[WHAT YOU NEED TO DO] Everything in the listing below except the pictures should be reproduced exactly.

[RECORD EXTRACTS]
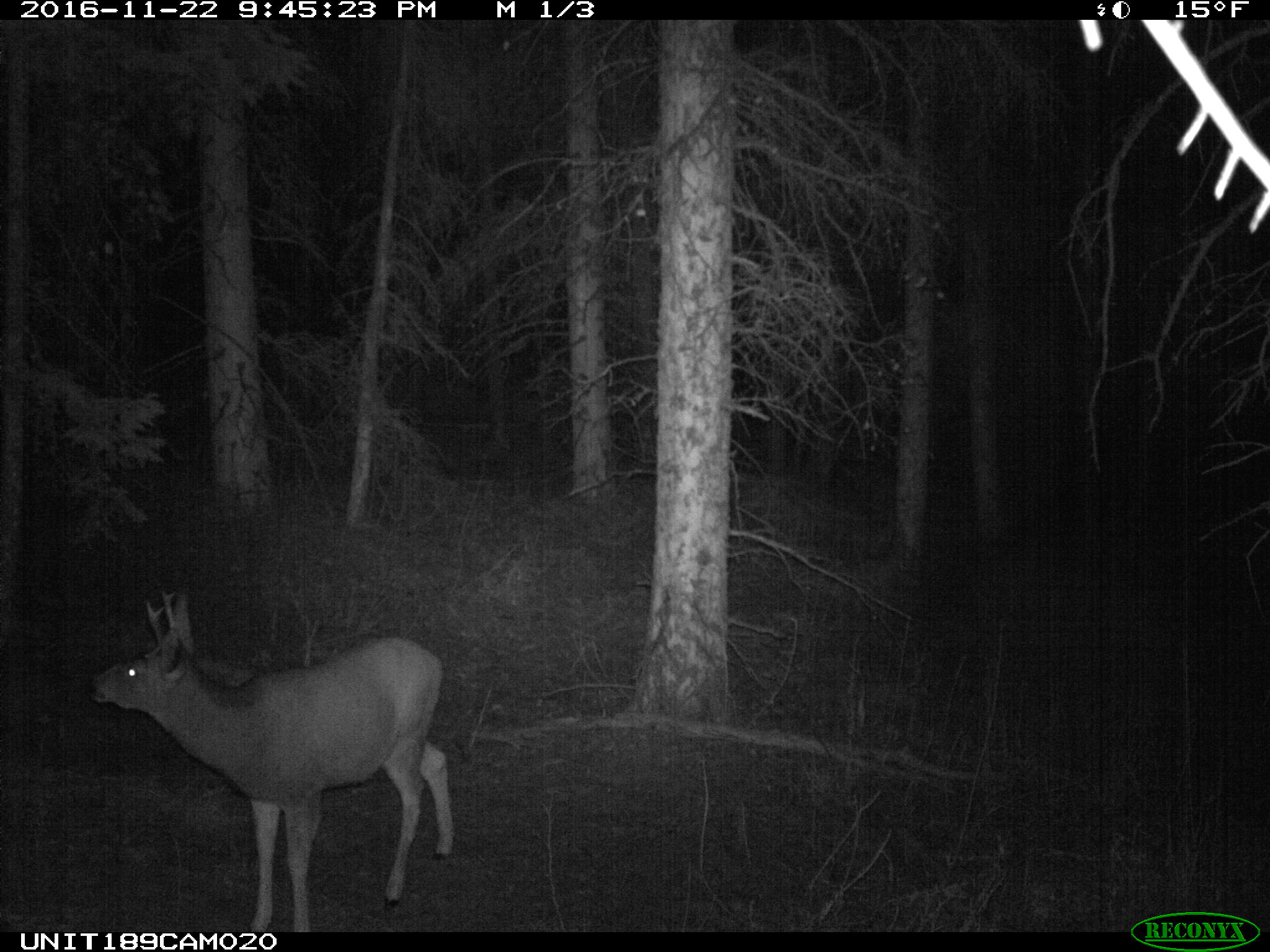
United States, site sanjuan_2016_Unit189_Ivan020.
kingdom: Animalia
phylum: Chordata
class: Mammalia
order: Artiodactyla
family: Cervidae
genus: Odocoileus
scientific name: Odocoileus hemionus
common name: mule deer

[REPLY]
United States, site sanjuan_2016_Unit189_Ivan020.
kingdom: Animalia
phylum: Chordata
class: Mammalia
order: Artiodactyla
family: Cervidae
genus: Odocoileus
scientific name: Odocoileus hemionus
common name: mule deer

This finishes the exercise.